Gay-Lussac Law Related Problems

Gay-Lussac’s Law states that the pressure of a given mass of gas fluctuates clearly with the temperature of the gas when the volume is kept constant. In Gay-Lussac’s law, the volume remains constant, whereas the pressure remains directly proportional to the temperature. The usual equations for Gay-Lussac’s law are P/T = constant or

PiTi = PfTf

where

Let Pi be the initial pressure  and Ti be the absolute temperatures

Let Pf be the final pressure and Tf be the initial temperature

Gay-Lussac Law

Gay-Lussac’s law says that a gas’s pressure fluctuates directly with temperature whenever the volume is constant. So if the temperature rises, the pressure rises with it. As the temperature rises, the kinetic energy of the gas particles also increases. Because of the increased energy, the molecules hit the container’s walls with more force, resulting in higher pressure.

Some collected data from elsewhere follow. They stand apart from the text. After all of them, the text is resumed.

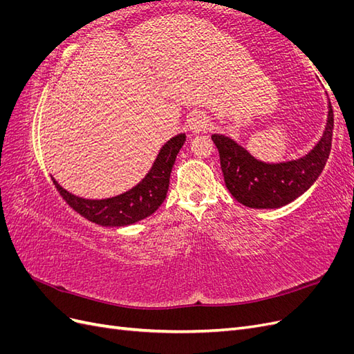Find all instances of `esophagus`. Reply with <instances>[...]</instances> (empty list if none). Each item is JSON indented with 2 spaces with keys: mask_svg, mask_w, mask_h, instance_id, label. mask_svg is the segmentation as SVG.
<instances>
[{
  "mask_svg": "<svg viewBox=\"0 0 354 354\" xmlns=\"http://www.w3.org/2000/svg\"><path fill=\"white\" fill-rule=\"evenodd\" d=\"M208 127H209V121L207 120L205 116H203V115H199V113H198V115H195V116L192 118V120L189 121V128H190V131H192V133H195V134L208 130Z\"/></svg>",
  "mask_w": 354,
  "mask_h": 354,
  "instance_id": "obj_1",
  "label": "esophagus"
}]
</instances>
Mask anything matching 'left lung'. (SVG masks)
I'll list each match as a JSON object with an SVG mask.
<instances>
[{
  "label": "left lung",
  "instance_id": "8db88e82",
  "mask_svg": "<svg viewBox=\"0 0 354 354\" xmlns=\"http://www.w3.org/2000/svg\"><path fill=\"white\" fill-rule=\"evenodd\" d=\"M334 113L328 102V118L322 137L307 155L285 162H263L233 138L212 134L220 153V165L230 195L242 205L274 209L291 203L313 186L330 152Z\"/></svg>",
  "mask_w": 354,
  "mask_h": 354
}]
</instances>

Edmonton’s Law is another name for Gay Lussac’s Law. Edmonton demonstrated the same logic by inventing the thermometer with a reading for the current temperature.

History 

In 1802 a French scientist and physicist named Joseph Louis Gay-Lussac observed that as you hold an overall gas consistent and apply heat, the pressure of the gas will rise. This is due to the gases’ higher kinetic energy, which causes them to collide more forcefully with the container’s walls (resulting in greater pressure).

Tips – 

When addressing a Gay-law Lussac’s problem, keep the following considerations in mind:

• The only constant is the volume of the gas.
• Pressure is directly proportional to the rise in the temperature of the gas.
• If the temperature drops, so do the pressure of the gas

The K.E. of gas particles is estimated by temperature. Particles move even more relaxed at a lower temperature and will undoubtedly hit the container’s wall—the speed of the particles increases, considering how the temperature rises. 

Gay-Lussac Law related Problem –

• Deduce the pressure change when a steady volume of gas is at 1.00 atm and the temperature increases from 20.0 °C to 30.0 °C.

Solution:

Before solving, convert temperature into kelvin scale:

T1= 273+20=293 K

T2= 273+30=303 K

P1 / T1 = P2 / T2

1.00 atm / 293 = x / 303

x = 1.03 atm

• A 30.0 L sample of nitrogen inside a metal compartment at 20.0 °C is put inside a broiler whose temperature is 50.0 °C. The pressure inside the compartment at 20.0 °C was 3.00 atm. What is the pressure of the nitrogen after its temperature is increased?

Step by step Solution of the given problem:

P1 / T1 = P2 / T2

3.00 atm / 293.0 K = x / 323.0 K

x = 3.31 atm

• A certain gas at 3.00 x 103 mmHg inside a steel tank is cooled from 500.0 °C to 0.00 °C. What is the final pressure of the gas in the steel tank?

Step by step Solution of the given problem:

P1 / T1 = P2 / T2

P1T2 = P2T1

P2 = (P1T2) / T1

P2 = [(3000 mmHg) (273 K)] / 773 K

• Calculate the last pressure inside a scuba tank after it cools from 1.00 x 103 °C to 25.0 °C. The underlying pressure in the tank is 130.0 atm.

Step by step Solution of the given problem:

P1 / T1 = P2 / T2

P1T2 = P2T1

P2 = (P1T2) / T1

P2 = [(130.0 atm) (298 K)] / 1273 K

P2=30.43 atm

• Think about an optimal gas with a flat temperature of T1. To what outright temperature could the gas be warmed to twofold its tension? 

Step by step Solution of the given problem:

P1 / T1 = P2 / T2

We need the pressure to be twofold, so set P1 = 1 and P2 = 2. The units don’t make any difference since they are very similar: atm, kPa, mmHg, torr. It doesn’t make any difference which one you use.

We need to see what the temperature does, so set T1 to 1 K and T2 to x. The temperature matters; it should be in Kelvins.

Therefore:

1 / 1 = 2 / x

x = 2 K

• The temperature of a certain gas in a steel compartment at 30.0 kPa is expanded from −100.0 °C to 1.00 x 103 °C. What is the final pressure inside the tank?

Solution:

P2 = (P1T2) / T1

P2 = [(30.0 kPa) (1273 K)] / 173 K

P2 = 220.75 atm

Conclusion

When mass and volume are kept consistent, Gay- Lussac’s law states that a gas’ pressure fluctuates with temperature. As the temperature increases, the pressure increases with it. 

The Gay-Lussac’s Law has various significances. In this article, we learned how to find the temperature and pressures of a gas system using this law.